Il primo miracolo della Madonna della Porta

Vecchio e ormai debole di vista, una sera d’inverno l’uomo fece uno scivolone sul terreno ghiacciato e cadde in un fosso riportando numerose contusioni. Chiese così a un amico, tale Fabio Ruina, di portare una candela davanti all’immagine e di accenderla in segno di preghiera. Questo piccolo ma significativo gesto di fede non rimase inascoltato.

Santuario della Beata Vergine della Porta
Il Santuario della Beata Vergine della Porta di Guastalla e l’immagine miracolosa (Foto Facebook @Palazzo Ducale Guastalla) – lalucedimaria.it

Zagni fu sanato nel corpo dai postumi dell’incidente e anche gli occhi migliorarono inspiegabilmente.

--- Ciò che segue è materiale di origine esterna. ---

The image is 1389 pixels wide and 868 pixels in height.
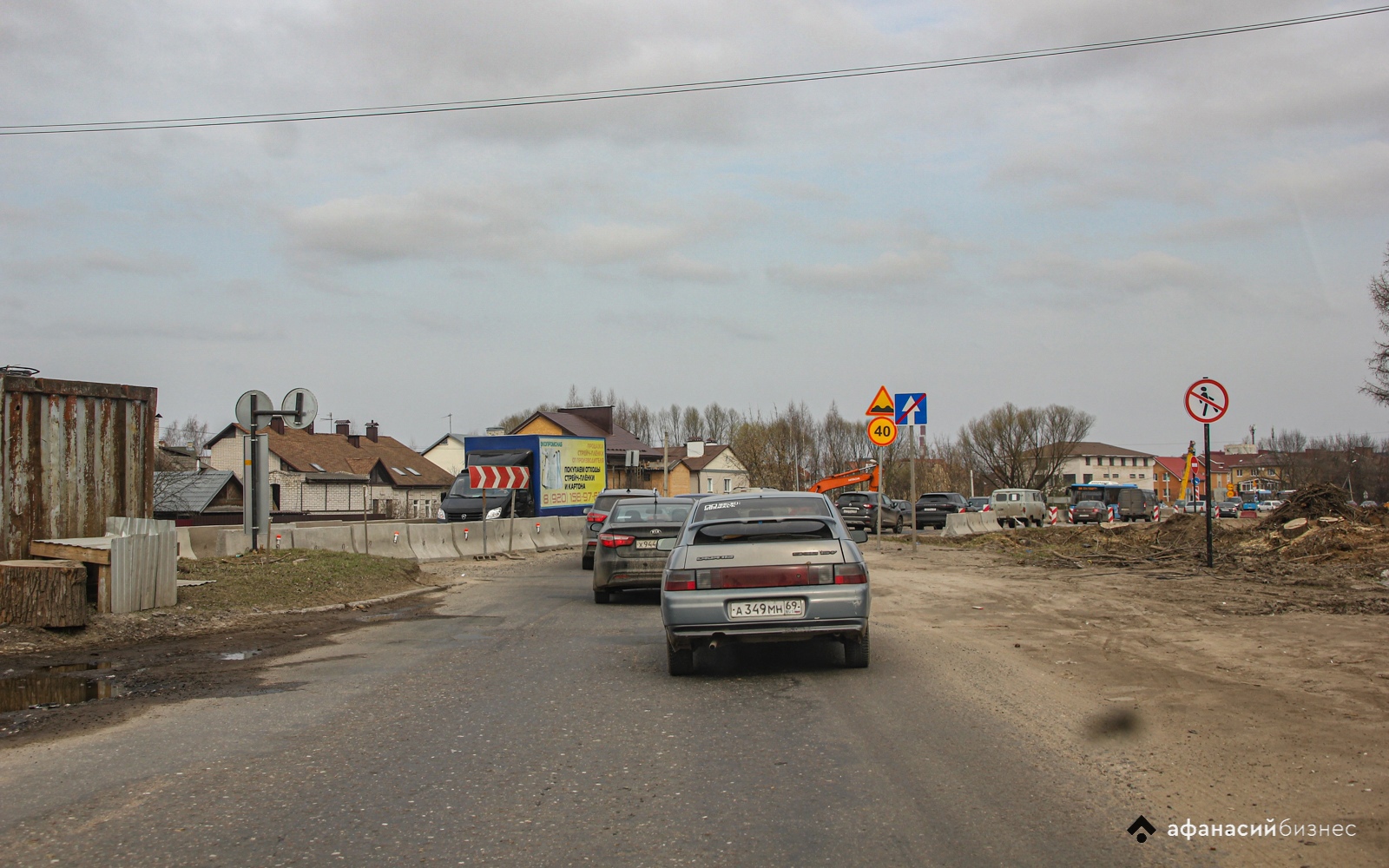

A quel punto anche Ruina prese i suoi due figli, molto malati, e li condusse alla Porta di Mezzogiorno. Anche lui ottenne la grazia della guarigione per i figlioli e da allora La Madonna della Porta divenne la Patrona di Guastalla.

La notizia si diffuse rapidamente e molti altri malati si recarono a pregare la Madonna della Porta. Si verificarono guarigioni istantanee e inspiegabili. Un collegio di teologi e medici istituito dalle autorità ecclesiastiche indagò sugli avvenimenti. I miracoli furono riconosciuti e il culto autorizzato. Tempo dopo cominciò la costruzione del santuario, terminata nel 1701.

Nei giorni del primo miracolo il sacerdote del luogo notò che una lampada ad olio sistemata di fronte era rimasta accesa per un intero giorno con solo un quarto di olio, cosa evidentemente impossibile. Da qui ebbe origine il culto dell’olio della lampada della Madonna della Porta, usato per benedire e strumento di grandi miracoli. Dai processi di verifica emerse che su diciotto grazie ricevute in tredici occasioni c’era stata un’unzione con quest’olio.

Preghiera alla Madonna della Porta

O Maria, tu risplendi sempre nel nostro cammino come segno di salvezza e di speranza. Noi ci affidiamo a te, salute dei malati, che presso la croce sei stata associata al dolore di Gesù, mantenendo ferma la tua fede: Tu, salvezza del popolo cristiano, sai di che cosa abbiamo bisogno e siamo certi che provvederai perché, come a Cana di Galilea, possa tornare la gioia e la festa dopo questo momento di prova.

Affidiamo alla tua protezione le sorelle e i fratelli malati, tutti coloro che si stanno dedicando a loro con coraggio e dedizione negli ospedali e nelle case. Proteggi le nostre famiglie, i bambini, ragazzi, giovani, genitori, nonni, tutti gli anziani e le persone sole, dona a tutti la grazia di ritrovare la fede che non fa sentire soli nella prova ma accompagnati ogni giorno dalla provvidenza del Padre e dall’intercessione del tuo cuore di Madre.

Aiutaci, Beata Vergine della Porta, a conformarci al volere del Padre e a fare ciò che ci dirà Gesù, che ha preso su di sé le nostre sofferenze e si è caricato dei nostri dolori per condurci, attraverso la croce, alla gioia della risurrezione. Rafforza la speranza che questa nostra preghiera possa essere esaudita. Amen.